# [What is needed]
Retype the stretch of the forum thread on text-to-speech languages from "I have the same" through "language and adapts.", word for word.

Can I choose the TTS language?

Hi,

while the output of the new Text-to-Speech API works really well in English, in German the output sounds like an American that does speak German really really well. :slight_smile:
Will there be an option to explicitly set the output language?

Cheers,
Marc

11 Likes

I have the same issue for Chinese, it sounds like an american who just learnt chinese (which is quite funny)

But the bigger issue is that it will produce giberish 50% of the time. I made a specific post about it but I cannot link it here somehow.

Same issue in Dutch. It’s still quite bad, it sounds similar to the bark model but better, just not good enough to be put in production for Dutch. I see why they didn’t add samples of multilingual audio in the docs. It’s quite unfortunate too because at the moment, Eleven Labs is the best but it’s so overpriced, like 0.30$/1000 characters vs 0.03$/1000 characters for OpenAI’s TTS-HD. Was hoping I could switch to OpenAI’s TTS when I heard about this announcement. Hope it will get better soon.

1 Like

In french, I would say the voice has a strong american (sometimes canadian) accent too. However it clearly detects the language and adapts.

Same issue with Esperanto, some letters are pronounced wrong (c like k) and the special characters like ĉ, ĝ, ĥ, ĵ, ŝ and ŭ are completely skipped some times.

# [Information supplied]

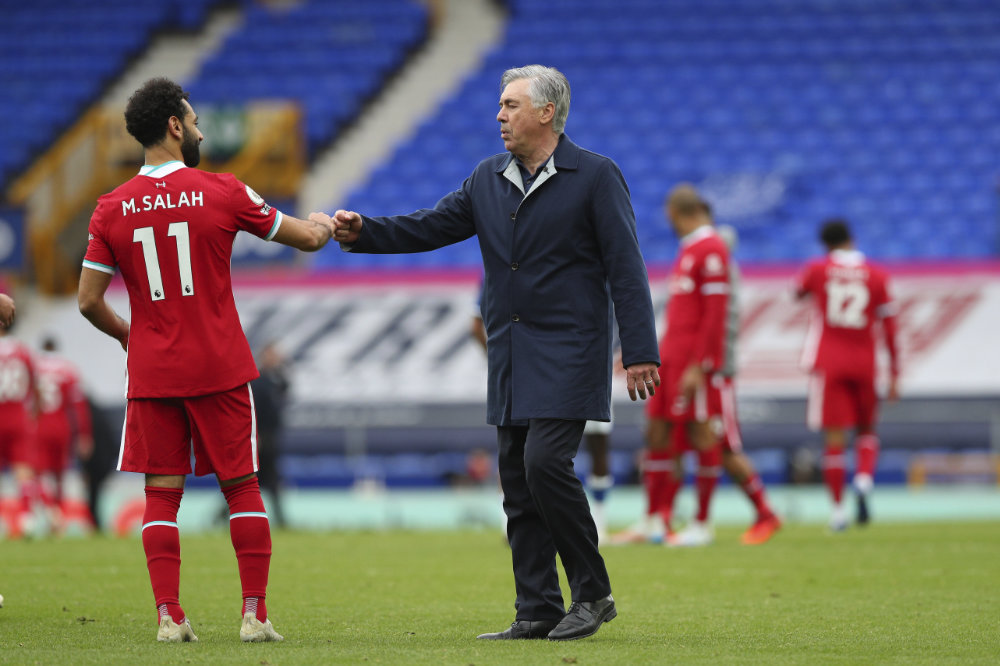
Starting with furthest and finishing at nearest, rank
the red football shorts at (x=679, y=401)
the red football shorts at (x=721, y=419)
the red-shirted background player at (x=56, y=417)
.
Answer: the red-shirted background player at (x=56, y=417) < the red football shorts at (x=721, y=419) < the red football shorts at (x=679, y=401)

# [Output for this exercise]
I have the same issue for Chinese, it sounds like an american who just learnt chinese (which is quite funny)

But the bigger issue is that it will produce giberish 50% of the time. I made a specific post about it but I cannot link it here somehow.

Same issue in Dutch. It’s still quite bad, it sounds similar to the bark model but better, just not good enough to be put in production for Dutch. I see why they didn’t add samples of multilingual audio in the docs. It’s quite unfortunate too because at the moment, Eleven Labs is the best but it’s so overpriced, like 0.30$/1000 characters vs 0.03$/1000 characters for OpenAI’s TTS-HD. Was hoping I could switch to OpenAI’s TTS when I heard about this announcement. Hope it will get better soon.

1 Like

In french, I would say the voice has a strong american (sometimes canadian) accent too. However it clearly detects the language and adapts.